» TASK DESCRIPTION
In the records below, locate the line containing "What physical distance"; output that line and every following line through the last, exactly.

Extracted data entries:
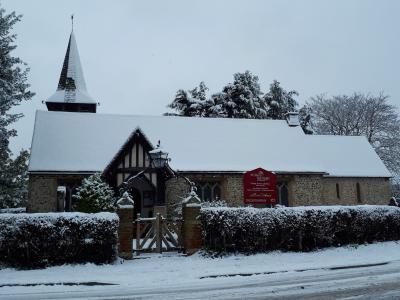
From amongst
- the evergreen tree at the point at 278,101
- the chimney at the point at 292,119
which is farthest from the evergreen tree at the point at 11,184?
the evergreen tree at the point at 278,101

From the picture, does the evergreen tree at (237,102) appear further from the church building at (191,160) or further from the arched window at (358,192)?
the arched window at (358,192)

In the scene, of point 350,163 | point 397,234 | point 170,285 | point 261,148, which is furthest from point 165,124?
point 170,285

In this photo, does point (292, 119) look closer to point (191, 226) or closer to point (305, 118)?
point (305, 118)

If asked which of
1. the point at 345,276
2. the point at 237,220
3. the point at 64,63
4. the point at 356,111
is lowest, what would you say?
the point at 345,276

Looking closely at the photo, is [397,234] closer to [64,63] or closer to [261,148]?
[261,148]

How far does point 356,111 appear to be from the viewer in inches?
1810

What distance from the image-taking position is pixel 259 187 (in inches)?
660

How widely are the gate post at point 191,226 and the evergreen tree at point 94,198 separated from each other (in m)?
4.36

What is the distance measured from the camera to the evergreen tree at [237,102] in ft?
143

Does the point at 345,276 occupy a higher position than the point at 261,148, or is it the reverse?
the point at 261,148

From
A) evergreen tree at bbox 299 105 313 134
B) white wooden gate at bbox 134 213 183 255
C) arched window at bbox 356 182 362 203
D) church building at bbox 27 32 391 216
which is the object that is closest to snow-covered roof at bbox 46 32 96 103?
church building at bbox 27 32 391 216

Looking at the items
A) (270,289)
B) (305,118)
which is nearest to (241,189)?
(270,289)

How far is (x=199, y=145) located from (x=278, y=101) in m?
25.3

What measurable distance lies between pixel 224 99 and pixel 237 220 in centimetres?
3138
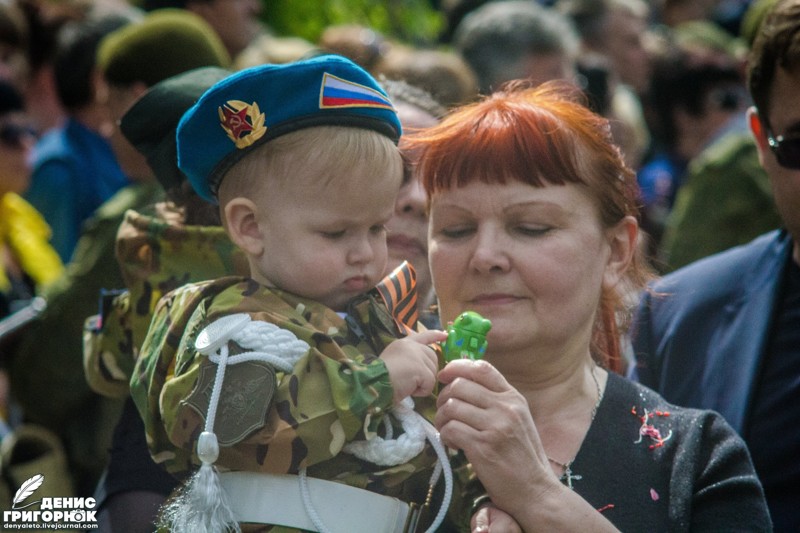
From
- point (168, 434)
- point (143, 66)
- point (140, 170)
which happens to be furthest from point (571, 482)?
point (143, 66)

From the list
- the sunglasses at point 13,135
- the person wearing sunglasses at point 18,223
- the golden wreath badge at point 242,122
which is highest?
the golden wreath badge at point 242,122

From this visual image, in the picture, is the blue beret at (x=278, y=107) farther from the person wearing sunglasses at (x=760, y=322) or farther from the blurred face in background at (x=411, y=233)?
the person wearing sunglasses at (x=760, y=322)

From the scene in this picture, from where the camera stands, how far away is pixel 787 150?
11.1ft

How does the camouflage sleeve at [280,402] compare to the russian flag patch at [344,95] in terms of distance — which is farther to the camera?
the russian flag patch at [344,95]

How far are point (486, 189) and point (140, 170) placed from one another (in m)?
1.85

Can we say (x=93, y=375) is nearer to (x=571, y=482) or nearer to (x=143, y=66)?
(x=571, y=482)

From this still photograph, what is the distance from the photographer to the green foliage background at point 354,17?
7.94m

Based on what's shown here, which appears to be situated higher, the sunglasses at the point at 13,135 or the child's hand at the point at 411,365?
the child's hand at the point at 411,365

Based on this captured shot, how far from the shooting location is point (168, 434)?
2385 millimetres

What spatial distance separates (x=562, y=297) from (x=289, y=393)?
794 mm

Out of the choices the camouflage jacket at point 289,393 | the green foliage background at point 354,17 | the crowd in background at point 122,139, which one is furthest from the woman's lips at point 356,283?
the green foliage background at point 354,17

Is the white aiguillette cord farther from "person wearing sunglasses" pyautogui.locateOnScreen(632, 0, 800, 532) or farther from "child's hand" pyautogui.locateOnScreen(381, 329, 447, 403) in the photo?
"person wearing sunglasses" pyautogui.locateOnScreen(632, 0, 800, 532)

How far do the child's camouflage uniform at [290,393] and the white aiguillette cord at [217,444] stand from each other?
0.07ft

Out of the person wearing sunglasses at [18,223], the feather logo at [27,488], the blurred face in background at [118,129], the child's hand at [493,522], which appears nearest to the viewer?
the child's hand at [493,522]
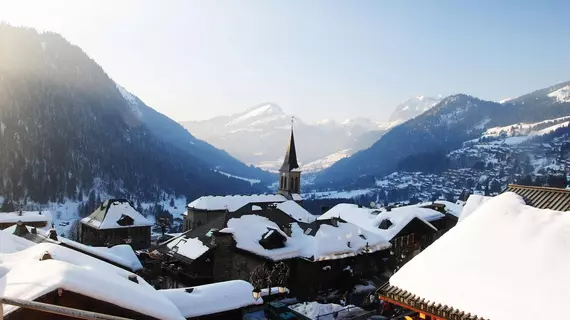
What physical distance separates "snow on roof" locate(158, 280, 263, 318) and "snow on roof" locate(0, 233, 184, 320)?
150 inches

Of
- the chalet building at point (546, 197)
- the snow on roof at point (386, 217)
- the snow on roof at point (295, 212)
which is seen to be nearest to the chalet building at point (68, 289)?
the chalet building at point (546, 197)

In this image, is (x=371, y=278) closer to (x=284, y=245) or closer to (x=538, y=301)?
(x=284, y=245)

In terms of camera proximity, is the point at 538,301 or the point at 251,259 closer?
the point at 538,301

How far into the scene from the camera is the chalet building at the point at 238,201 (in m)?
80.3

» TASK RESPONSE
What physical distance separates "snow on roof" locate(158, 280, 263, 318) and "snow on roof" locate(0, 233, 184, 320)?
150 inches

Of
- the chalet building at point (546, 197)
- the snow on roof at point (386, 217)
- the snow on roof at point (295, 212)
which is seen to be nearest to the chalet building at point (68, 289)?
the chalet building at point (546, 197)

In this image, is (x=371, y=278) closer to (x=284, y=245) or closer to (x=538, y=301)?
(x=284, y=245)

In terms of camera proximity, is the point at 538,301 or the point at 251,259 closer?
the point at 538,301

How far into the scene from the camera is the chalet building at the point at 238,201 (in m)?
80.3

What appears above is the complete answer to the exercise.